Questions on the material:
A: List the three steps of the standard plasma etch processing sequence described in the passage on plasma stripping.
B: Resume the passage on plasma stripping of low-k dielectrics, picking up right after its final sentence.

The present invention relates to a method for enhancing plasma stripping, such as is performed during semiconductor wafer processing. More particularly, it relates to a method for enhancing the plasma strip of a low-k dielectric.
During a standard plasma etch processing sequence, one masks the dielectric material to be etched with a sacrificial layer, etches the dielectric material in those areas not protected by the mask, and then removes the residue remaining from the mask and caused by the etch process.
Historically, in most cases, the dielectric material is some form of SiO2. If a plasma residue removal (“strip”) process is used, the activated gas is primarily oxygen. Oxygen based plasmas are beneficial for stripping dielectric post etch residues when the etched material is SiO2—the oxidizing plasma removes residue at high rates and does not damage the dielectric.

Stored records:
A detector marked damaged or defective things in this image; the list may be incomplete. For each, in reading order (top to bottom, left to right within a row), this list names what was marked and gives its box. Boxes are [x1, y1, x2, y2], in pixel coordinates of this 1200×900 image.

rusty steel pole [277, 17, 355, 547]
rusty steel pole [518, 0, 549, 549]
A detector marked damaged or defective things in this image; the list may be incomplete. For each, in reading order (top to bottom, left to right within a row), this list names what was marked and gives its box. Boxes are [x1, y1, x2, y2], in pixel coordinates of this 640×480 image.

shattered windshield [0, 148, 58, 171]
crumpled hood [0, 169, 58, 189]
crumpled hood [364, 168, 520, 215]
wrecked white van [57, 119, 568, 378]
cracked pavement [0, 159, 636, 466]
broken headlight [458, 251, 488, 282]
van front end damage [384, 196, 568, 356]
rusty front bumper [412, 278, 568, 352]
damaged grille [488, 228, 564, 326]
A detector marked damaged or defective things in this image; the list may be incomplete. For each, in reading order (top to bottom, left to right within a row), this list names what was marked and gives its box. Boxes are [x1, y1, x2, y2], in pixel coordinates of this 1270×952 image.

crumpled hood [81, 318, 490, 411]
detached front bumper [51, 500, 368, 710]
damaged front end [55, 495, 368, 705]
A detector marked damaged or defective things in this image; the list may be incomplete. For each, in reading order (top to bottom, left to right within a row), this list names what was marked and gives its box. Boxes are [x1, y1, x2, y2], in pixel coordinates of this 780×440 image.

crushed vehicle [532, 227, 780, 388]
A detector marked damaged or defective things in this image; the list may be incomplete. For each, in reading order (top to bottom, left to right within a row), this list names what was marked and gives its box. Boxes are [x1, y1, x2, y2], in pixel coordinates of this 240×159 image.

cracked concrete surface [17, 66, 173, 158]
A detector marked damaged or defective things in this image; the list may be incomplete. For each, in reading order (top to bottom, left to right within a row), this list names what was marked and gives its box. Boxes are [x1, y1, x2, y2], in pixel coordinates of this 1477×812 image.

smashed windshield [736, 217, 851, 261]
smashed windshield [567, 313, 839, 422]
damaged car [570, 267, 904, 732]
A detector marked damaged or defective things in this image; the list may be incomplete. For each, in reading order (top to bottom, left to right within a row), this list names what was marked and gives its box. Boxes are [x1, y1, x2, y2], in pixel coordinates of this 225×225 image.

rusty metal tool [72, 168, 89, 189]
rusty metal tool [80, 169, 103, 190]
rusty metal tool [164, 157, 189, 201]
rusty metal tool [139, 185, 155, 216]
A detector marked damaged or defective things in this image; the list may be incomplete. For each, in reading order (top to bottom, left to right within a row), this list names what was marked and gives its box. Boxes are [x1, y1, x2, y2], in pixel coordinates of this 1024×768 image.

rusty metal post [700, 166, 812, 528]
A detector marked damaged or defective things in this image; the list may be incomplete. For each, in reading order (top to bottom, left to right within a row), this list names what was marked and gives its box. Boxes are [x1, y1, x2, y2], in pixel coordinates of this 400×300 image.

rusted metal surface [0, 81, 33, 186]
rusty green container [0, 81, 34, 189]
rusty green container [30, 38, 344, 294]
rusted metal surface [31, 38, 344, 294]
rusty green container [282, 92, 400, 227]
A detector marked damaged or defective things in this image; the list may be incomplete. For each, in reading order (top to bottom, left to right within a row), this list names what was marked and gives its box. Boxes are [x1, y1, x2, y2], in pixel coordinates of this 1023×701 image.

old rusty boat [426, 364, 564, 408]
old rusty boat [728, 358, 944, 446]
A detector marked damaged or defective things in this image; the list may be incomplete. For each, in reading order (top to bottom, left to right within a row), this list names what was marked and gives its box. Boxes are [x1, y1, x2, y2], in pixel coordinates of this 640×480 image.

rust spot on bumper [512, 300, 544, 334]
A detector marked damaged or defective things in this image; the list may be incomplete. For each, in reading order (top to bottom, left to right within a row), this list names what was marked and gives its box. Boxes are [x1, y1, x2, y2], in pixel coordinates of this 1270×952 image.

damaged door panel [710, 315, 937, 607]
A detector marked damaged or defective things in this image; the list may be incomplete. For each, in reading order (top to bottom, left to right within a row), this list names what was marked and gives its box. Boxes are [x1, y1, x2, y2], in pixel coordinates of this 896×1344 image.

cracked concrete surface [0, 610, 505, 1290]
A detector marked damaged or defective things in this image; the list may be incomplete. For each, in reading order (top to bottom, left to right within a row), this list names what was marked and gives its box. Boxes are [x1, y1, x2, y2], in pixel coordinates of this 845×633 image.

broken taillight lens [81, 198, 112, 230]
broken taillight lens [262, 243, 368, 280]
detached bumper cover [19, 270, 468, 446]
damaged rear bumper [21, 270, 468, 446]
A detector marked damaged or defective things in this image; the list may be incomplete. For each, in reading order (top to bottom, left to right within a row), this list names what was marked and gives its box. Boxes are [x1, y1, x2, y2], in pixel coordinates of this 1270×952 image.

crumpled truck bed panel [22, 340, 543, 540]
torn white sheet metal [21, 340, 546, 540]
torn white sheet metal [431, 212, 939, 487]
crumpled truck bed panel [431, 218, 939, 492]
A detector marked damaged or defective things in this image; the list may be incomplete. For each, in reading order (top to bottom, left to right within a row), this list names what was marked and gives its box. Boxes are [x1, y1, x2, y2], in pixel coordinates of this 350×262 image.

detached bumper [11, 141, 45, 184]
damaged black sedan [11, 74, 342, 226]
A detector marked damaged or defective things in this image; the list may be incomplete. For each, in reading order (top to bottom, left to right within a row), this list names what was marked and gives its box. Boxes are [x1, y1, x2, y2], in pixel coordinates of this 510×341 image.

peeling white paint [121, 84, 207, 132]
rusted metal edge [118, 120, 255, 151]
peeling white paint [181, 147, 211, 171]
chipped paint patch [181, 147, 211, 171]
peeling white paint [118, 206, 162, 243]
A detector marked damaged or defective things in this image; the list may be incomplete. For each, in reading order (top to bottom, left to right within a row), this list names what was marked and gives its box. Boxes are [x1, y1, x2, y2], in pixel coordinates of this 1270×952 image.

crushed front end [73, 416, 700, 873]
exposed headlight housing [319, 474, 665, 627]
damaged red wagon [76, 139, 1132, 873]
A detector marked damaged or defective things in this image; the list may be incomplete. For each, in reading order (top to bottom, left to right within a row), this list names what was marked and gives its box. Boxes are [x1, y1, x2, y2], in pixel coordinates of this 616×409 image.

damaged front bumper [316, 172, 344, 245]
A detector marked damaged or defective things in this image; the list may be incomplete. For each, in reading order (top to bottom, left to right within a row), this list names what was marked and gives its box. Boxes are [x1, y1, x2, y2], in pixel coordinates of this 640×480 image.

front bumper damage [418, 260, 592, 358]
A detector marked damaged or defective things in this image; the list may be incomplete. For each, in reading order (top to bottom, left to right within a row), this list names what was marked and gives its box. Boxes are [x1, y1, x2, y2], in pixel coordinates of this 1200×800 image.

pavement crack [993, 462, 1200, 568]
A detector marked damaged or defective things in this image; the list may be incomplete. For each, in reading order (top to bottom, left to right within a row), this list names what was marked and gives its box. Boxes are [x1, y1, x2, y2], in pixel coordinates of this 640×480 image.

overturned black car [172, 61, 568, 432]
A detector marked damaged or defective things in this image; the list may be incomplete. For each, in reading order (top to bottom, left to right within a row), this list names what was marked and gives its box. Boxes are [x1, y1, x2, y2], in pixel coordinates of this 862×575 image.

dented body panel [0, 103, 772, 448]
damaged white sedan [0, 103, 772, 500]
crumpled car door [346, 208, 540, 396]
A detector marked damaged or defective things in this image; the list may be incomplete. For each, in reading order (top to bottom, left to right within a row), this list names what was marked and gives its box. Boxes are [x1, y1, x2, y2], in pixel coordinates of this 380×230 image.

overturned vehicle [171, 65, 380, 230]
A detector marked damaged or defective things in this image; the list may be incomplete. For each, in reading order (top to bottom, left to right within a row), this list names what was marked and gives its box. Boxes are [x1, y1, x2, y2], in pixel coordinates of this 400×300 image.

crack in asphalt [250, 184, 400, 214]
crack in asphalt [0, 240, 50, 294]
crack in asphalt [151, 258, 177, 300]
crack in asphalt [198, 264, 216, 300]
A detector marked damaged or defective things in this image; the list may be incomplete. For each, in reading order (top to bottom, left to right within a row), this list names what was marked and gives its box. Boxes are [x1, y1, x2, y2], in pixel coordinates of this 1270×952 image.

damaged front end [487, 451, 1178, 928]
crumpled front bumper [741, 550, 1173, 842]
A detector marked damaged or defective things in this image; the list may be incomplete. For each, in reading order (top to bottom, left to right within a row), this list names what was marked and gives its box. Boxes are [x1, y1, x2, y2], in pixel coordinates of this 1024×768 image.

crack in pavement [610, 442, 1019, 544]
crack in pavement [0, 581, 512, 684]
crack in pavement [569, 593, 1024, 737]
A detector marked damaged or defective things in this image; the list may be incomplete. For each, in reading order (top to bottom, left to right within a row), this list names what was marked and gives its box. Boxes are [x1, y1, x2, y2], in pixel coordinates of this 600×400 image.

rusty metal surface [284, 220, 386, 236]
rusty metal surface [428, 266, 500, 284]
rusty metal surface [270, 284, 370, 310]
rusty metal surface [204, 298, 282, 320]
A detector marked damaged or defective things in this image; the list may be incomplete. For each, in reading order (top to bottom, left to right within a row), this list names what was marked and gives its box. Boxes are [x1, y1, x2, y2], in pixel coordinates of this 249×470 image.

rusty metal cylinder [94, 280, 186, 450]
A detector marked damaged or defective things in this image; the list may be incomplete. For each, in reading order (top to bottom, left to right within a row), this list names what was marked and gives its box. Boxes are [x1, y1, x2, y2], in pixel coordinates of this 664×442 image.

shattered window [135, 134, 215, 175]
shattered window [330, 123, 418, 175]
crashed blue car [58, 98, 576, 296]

Responses to the exercise:
A:
1. Masking the dielectric material to be etched with a sacrificial layer.
2. Etching the dielectric material in the areas not protected by the mask.
3. Removing the residue left by the mask and caused by the etch process.

B:
In recent years, for more advanced integration schemes, it has been found to be beneficial to replace the SiO2 with a lower dielectric constant material (“low k” material). For the purposes of the present application, we will define a “low k” dielectric material to be one with a dielectric constant less than the dielectric constant of silicon dioxide, k<4. Since most low k materials contain carbon, the use of an oxygen strip plasma is often problematic. This is because an oxidizing plasma usually will react with carbon within the low k material, thereby damaging the film and consequently modifying the film's k value.
As an alternative to an oxidizing plasma, it is possible to strip the residue with a reducing plasma. Reducing plasmas using hydrogen gas are well known in the prior art. U.S. Pat. No. 6,235,453, for example, discloses forming a plasma with a gas substantially free of oxygen (e.g. an activated hydrogen gas) to remove photoresist from a low k dielectric layer.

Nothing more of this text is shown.